YOUR GOAL>
Copy out exactly the line that contains "Genetic landscape shape" and all lines following it to the end of the data.

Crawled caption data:
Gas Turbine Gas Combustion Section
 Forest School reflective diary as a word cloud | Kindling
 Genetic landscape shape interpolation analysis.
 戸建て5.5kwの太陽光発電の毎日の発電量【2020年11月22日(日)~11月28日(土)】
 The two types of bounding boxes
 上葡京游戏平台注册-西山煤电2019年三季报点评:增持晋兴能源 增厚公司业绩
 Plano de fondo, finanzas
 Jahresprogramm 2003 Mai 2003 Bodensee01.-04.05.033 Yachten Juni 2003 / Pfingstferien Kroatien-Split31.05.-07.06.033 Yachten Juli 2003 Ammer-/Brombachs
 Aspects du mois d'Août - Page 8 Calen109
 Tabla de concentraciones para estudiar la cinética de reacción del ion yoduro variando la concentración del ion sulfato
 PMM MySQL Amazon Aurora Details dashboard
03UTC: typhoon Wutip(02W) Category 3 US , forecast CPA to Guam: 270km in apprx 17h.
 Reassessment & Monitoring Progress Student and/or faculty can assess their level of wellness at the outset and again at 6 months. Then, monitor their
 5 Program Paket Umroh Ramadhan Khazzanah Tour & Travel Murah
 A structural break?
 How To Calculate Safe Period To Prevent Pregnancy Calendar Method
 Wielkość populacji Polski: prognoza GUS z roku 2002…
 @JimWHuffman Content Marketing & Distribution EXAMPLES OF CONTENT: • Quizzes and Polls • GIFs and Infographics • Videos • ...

TASK SOLUTION>
 Genetic landscape shape interpolation analysis.
 戸建て5.5kwの太陽光発電の毎日の発電量【2020年11月22日(日)~11月28日(土)】
 The two types of bounding boxes
 上葡京游戏平台注册-西山煤电2019年三季报点评:增持晋兴能源 增厚公司业绩
 Plano de fondo, finanzas
 Jahresprogramm 2003 Mai 2003 Bodensee01.-04.05.033 Yachten Juni 2003 / Pfingstferien Kroatien-Split31.05.-07.06.033 Yachten Juli 2003 Ammer-/Brombachs
 Aspects du mois d'Août - Page 8 Calen109
 Tabla de concentraciones para estudiar la cinética de reacción del ion yoduro variando la concentración del ion sulfato
 PMM MySQL Amazon Aurora Details dashboard
03UTC: typhoon Wutip(02W) Category 3 US , forecast CPA to Guam: 270km in apprx 17h.
 Reassessment & Monitoring Progress Student and/or faculty can assess their level of wellness at the outset and again at 6 months. Then, monitor their
 5 Program Paket Umroh Ramadhan Khazzanah Tour & Travel Murah
 A structural break?
 How To Calculate Safe Period To Prevent Pregnancy Calendar Method
 Wielkość populacji Polski: prognoza GUS z roku 2002…
 @JimWHuffman Content Marketing & Distribution EXAMPLES OF CONTENT: • Quizzes and Polls • GIFs and Infographics • Videos • ...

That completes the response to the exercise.